Another solution which is adjustable, unlike the above, is to create a strap long enough to go around the tramp with a loop at either end of the strap and join underneath with a lashing (you don’t want it so tight that it affects the ability to insert the ama arms into the hull when rigging). You can then thread it through the hand-holds on the edge of the tramps to get the right position.
If you have difficulty getting your feet under the straps, there are various methods of keeping the straps off the tramp.
The hiking straps can be difficult to get your feet under, especially when wearing hiking boots. You can use sections of pool noodle and/or bungee cord to hold the straps clear of the trampoline.
– Cut four pieces of 4-5cm/3-4 inch of hollow pool noddle and cut a slice in each one.
– Thread the pool noodle pieces onto the front and rear hiking strap sections and position them either side of the anchor point in the middle
– Wrap cloth-backed tape or duct tape around them
– Get some thin bungee cord (~4mm) and loop a piece of this around each hiking strap section so that it pulls over the pieces of pool noodle and thus pulls the hiking strap sections off the tramp.

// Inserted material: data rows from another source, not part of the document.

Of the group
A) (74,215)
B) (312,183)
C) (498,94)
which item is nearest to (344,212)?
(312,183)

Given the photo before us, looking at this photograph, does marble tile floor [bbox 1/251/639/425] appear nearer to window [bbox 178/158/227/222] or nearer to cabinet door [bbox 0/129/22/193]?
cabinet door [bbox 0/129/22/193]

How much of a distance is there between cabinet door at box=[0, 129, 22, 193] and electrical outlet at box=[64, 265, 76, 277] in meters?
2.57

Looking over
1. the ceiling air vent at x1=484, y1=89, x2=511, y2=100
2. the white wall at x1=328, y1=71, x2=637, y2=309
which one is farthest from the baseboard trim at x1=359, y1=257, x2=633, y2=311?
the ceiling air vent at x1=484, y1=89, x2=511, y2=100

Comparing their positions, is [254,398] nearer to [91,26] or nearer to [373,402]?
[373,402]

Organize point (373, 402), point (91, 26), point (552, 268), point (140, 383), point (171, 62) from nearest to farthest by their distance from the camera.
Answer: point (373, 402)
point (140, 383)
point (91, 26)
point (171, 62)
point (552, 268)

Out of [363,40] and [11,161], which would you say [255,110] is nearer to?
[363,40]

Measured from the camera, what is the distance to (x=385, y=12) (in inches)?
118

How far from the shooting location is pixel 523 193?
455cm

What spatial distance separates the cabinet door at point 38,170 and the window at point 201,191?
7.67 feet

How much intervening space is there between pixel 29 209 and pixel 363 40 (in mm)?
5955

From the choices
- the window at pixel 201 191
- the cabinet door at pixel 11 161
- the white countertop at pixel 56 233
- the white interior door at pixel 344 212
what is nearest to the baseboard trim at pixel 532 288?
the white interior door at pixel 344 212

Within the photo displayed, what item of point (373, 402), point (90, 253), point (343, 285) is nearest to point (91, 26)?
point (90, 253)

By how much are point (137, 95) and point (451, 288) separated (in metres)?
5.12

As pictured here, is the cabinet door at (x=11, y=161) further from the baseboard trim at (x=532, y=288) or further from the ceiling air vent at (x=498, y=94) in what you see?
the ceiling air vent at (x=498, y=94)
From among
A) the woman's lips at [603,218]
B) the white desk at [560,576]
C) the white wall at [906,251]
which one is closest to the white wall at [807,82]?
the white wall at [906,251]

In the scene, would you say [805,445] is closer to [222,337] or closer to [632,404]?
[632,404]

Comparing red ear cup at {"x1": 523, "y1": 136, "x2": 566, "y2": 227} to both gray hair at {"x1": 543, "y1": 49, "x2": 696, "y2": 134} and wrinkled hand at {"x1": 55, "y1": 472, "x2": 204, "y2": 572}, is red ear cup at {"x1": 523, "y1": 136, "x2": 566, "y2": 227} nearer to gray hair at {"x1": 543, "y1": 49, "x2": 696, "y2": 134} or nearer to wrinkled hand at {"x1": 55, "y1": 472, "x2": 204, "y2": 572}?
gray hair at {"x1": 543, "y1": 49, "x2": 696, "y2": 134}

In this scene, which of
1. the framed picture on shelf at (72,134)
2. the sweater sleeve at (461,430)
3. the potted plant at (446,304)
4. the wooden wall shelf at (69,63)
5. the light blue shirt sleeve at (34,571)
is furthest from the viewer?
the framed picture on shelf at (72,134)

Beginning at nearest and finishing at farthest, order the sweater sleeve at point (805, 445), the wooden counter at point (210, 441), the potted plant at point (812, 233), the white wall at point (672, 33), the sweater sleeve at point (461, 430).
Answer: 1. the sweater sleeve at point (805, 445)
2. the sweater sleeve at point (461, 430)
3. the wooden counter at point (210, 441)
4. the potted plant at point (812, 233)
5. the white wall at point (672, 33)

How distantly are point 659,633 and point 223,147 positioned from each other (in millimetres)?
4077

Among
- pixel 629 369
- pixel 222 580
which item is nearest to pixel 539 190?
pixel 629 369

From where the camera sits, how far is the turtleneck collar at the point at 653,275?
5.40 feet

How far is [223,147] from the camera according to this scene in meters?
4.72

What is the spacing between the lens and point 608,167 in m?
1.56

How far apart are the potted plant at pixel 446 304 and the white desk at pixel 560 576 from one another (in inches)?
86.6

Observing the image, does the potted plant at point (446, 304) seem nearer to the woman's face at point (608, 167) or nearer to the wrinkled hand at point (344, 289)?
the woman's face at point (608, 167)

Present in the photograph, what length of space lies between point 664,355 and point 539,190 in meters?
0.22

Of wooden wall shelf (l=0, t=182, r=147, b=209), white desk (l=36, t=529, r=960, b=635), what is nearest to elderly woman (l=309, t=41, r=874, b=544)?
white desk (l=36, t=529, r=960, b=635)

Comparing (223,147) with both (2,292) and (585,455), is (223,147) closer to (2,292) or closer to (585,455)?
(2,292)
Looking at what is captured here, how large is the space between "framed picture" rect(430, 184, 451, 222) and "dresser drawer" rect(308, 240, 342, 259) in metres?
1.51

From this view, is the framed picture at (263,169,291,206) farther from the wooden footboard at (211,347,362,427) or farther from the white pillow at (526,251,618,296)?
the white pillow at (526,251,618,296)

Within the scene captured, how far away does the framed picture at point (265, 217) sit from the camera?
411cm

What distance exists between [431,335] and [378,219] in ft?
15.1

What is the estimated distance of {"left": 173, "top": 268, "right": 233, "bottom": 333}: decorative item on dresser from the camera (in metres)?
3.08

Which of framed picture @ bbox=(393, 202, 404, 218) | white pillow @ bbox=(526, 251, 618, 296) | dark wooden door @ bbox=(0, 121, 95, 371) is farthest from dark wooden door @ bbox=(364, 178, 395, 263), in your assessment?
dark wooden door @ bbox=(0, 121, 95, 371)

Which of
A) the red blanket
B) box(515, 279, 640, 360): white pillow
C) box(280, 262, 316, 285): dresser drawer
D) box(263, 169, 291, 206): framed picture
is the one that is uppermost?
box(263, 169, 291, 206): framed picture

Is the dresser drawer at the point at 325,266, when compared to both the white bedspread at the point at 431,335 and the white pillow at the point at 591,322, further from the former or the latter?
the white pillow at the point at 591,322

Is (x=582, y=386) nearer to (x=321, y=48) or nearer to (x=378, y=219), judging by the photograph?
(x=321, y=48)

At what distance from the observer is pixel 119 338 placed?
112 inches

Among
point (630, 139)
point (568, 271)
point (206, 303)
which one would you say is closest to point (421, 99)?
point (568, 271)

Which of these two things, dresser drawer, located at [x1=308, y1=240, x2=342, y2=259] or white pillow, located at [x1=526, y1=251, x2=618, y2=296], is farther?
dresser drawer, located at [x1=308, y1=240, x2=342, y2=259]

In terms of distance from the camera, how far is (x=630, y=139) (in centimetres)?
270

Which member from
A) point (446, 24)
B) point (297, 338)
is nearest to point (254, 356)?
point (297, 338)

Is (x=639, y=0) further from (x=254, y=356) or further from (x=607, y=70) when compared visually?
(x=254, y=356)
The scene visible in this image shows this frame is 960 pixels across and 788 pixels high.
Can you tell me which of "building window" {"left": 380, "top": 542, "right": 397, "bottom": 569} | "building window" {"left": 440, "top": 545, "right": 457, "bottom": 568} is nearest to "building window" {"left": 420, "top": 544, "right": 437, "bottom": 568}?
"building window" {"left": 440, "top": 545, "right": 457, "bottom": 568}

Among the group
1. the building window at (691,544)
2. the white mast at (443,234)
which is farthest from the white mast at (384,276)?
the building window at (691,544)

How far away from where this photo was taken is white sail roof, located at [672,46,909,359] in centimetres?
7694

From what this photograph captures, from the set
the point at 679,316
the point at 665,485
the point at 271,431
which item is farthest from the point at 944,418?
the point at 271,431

A more complex solution is to add an extra section of webbing to the central anchor point and then use bungee to hold the strap taught above the surface.
If you sail in strong winds, you may also require an additional rear hiking strap so that you can lean back over the stern.
It should be around 80cm (2ft 6 in) with a loop at either end. You can DIY with some webbing and make the end loops with a box-x stitch or buy them pre-made from companies such as Zhik (the OK strap is the right length and has end loops). Attach one end to the central safety strap anchor point in the middle of the cockpit.
To keep it taught off the floor, attach an extra length of bungee between the anchor points for the mainsheet block bungee on the cockpit sides.
Thread the strap over the new bungee and then attach to the mainsheet anchor point on the cockpit floor.